Reproduce word for word the stretch of the article on the Supreme Court's debt collector ruling that opens with the words containing "Everyone agrees that" and closes with "now before us.".

##### Selected excerpt #####

Supreme Court: Party That Buys Defaulted Debt Not A “Debt Collector” Under The Fair Debt Collection Practices Act

by:  Peter J. Gallagher (@pjsgallagher) (LinkedIn)

Debt collection (pd)In Henson v. Santander Consumer USA Inc., Justice Gorsuch delivered his first opinion for the Supreme Court, and in doing so, provided an interesting opinion on a relatively boring issue, and subconsciously (I assume) invoked the movie Repo Man, a classic (?) mid-1980's movie starring Emilio Estevez and Harry Dean Stanton, which the website, imdb.com, summarized as follows: "Young punk Otto [Estevez] becomes a repo man after helping to steal a car, and stumbles into a world of wackiness as a result."

Neither the facts nor the law in Henson were wacky. Plaintiffs took out loans from CitiFinancial Auto to buy cars, but later defaulted on those loans. Defendant purchased the defaulted loans and sought to collect the debt from plaintiffs in ways that plaintiffs claimed violated the Fair Debt Collection Practices Act. The Act, which was designed to curtail "[d]isruptive dinnertime calls, downright deceit and more besides" authorizes private lawsuits and "weighty fines" for anyone who engages in "wayward collection practices." But, it only applies to "debt collectors," a term that is defined to include anyone who "regularly collects or attempts to collect . . . debts owed or due . . . another." The question in Henson was whether a party who purchases debts originated by someone else and then seeks to collect those debts for its own account qualifies as a debt collector." Justice Gorsuch framed the issue as follows:

Everyone agrees that the term ["debt collector"] embraces the repo man – someone hired by a creditor to collect an outstanding debt. What if you purchase a debt and then try to collect it for yourself – does that make you a "debt collector" too? That 's the nub of the dispute now before us.

##### Records shown #####

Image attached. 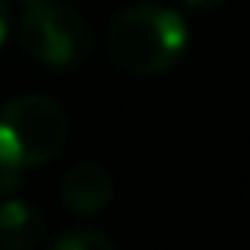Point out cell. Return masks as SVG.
<instances>
[{
    "instance_id": "obj_7",
    "label": "cell",
    "mask_w": 250,
    "mask_h": 250,
    "mask_svg": "<svg viewBox=\"0 0 250 250\" xmlns=\"http://www.w3.org/2000/svg\"><path fill=\"white\" fill-rule=\"evenodd\" d=\"M22 184H25V171H16L0 162V196H13L16 190H22Z\"/></svg>"
},
{
    "instance_id": "obj_6",
    "label": "cell",
    "mask_w": 250,
    "mask_h": 250,
    "mask_svg": "<svg viewBox=\"0 0 250 250\" xmlns=\"http://www.w3.org/2000/svg\"><path fill=\"white\" fill-rule=\"evenodd\" d=\"M51 250H117L108 234L95 231V228H70V231L57 234Z\"/></svg>"
},
{
    "instance_id": "obj_4",
    "label": "cell",
    "mask_w": 250,
    "mask_h": 250,
    "mask_svg": "<svg viewBox=\"0 0 250 250\" xmlns=\"http://www.w3.org/2000/svg\"><path fill=\"white\" fill-rule=\"evenodd\" d=\"M114 184L108 171L95 162H80L63 174L61 181V200L73 215H98L111 206Z\"/></svg>"
},
{
    "instance_id": "obj_2",
    "label": "cell",
    "mask_w": 250,
    "mask_h": 250,
    "mask_svg": "<svg viewBox=\"0 0 250 250\" xmlns=\"http://www.w3.org/2000/svg\"><path fill=\"white\" fill-rule=\"evenodd\" d=\"M70 136V117L51 95H16L0 108V162L16 171L61 155Z\"/></svg>"
},
{
    "instance_id": "obj_10",
    "label": "cell",
    "mask_w": 250,
    "mask_h": 250,
    "mask_svg": "<svg viewBox=\"0 0 250 250\" xmlns=\"http://www.w3.org/2000/svg\"><path fill=\"white\" fill-rule=\"evenodd\" d=\"M25 3H42V0H25Z\"/></svg>"
},
{
    "instance_id": "obj_8",
    "label": "cell",
    "mask_w": 250,
    "mask_h": 250,
    "mask_svg": "<svg viewBox=\"0 0 250 250\" xmlns=\"http://www.w3.org/2000/svg\"><path fill=\"white\" fill-rule=\"evenodd\" d=\"M187 10H196V13H212V10H219L225 0H181Z\"/></svg>"
},
{
    "instance_id": "obj_3",
    "label": "cell",
    "mask_w": 250,
    "mask_h": 250,
    "mask_svg": "<svg viewBox=\"0 0 250 250\" xmlns=\"http://www.w3.org/2000/svg\"><path fill=\"white\" fill-rule=\"evenodd\" d=\"M19 44L48 70H76L95 51V35L76 10L61 3H29L19 19Z\"/></svg>"
},
{
    "instance_id": "obj_9",
    "label": "cell",
    "mask_w": 250,
    "mask_h": 250,
    "mask_svg": "<svg viewBox=\"0 0 250 250\" xmlns=\"http://www.w3.org/2000/svg\"><path fill=\"white\" fill-rule=\"evenodd\" d=\"M6 32H10V3H6V0H0V44H3Z\"/></svg>"
},
{
    "instance_id": "obj_1",
    "label": "cell",
    "mask_w": 250,
    "mask_h": 250,
    "mask_svg": "<svg viewBox=\"0 0 250 250\" xmlns=\"http://www.w3.org/2000/svg\"><path fill=\"white\" fill-rule=\"evenodd\" d=\"M104 51L130 76H162L187 51V22L171 6L136 3L108 25Z\"/></svg>"
},
{
    "instance_id": "obj_5",
    "label": "cell",
    "mask_w": 250,
    "mask_h": 250,
    "mask_svg": "<svg viewBox=\"0 0 250 250\" xmlns=\"http://www.w3.org/2000/svg\"><path fill=\"white\" fill-rule=\"evenodd\" d=\"M44 238V215L25 200L0 203V250H32Z\"/></svg>"
}]
</instances>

#####

### Exercise solution
Everyone agrees that the term ["debt collector"] embraces the repo man – someone hired by a creditor to collect an outstanding debt. What if you purchase a debt and then try to collect it for yourself – does that make you a "debt collector" too? That 's the nub of the dispute now before us.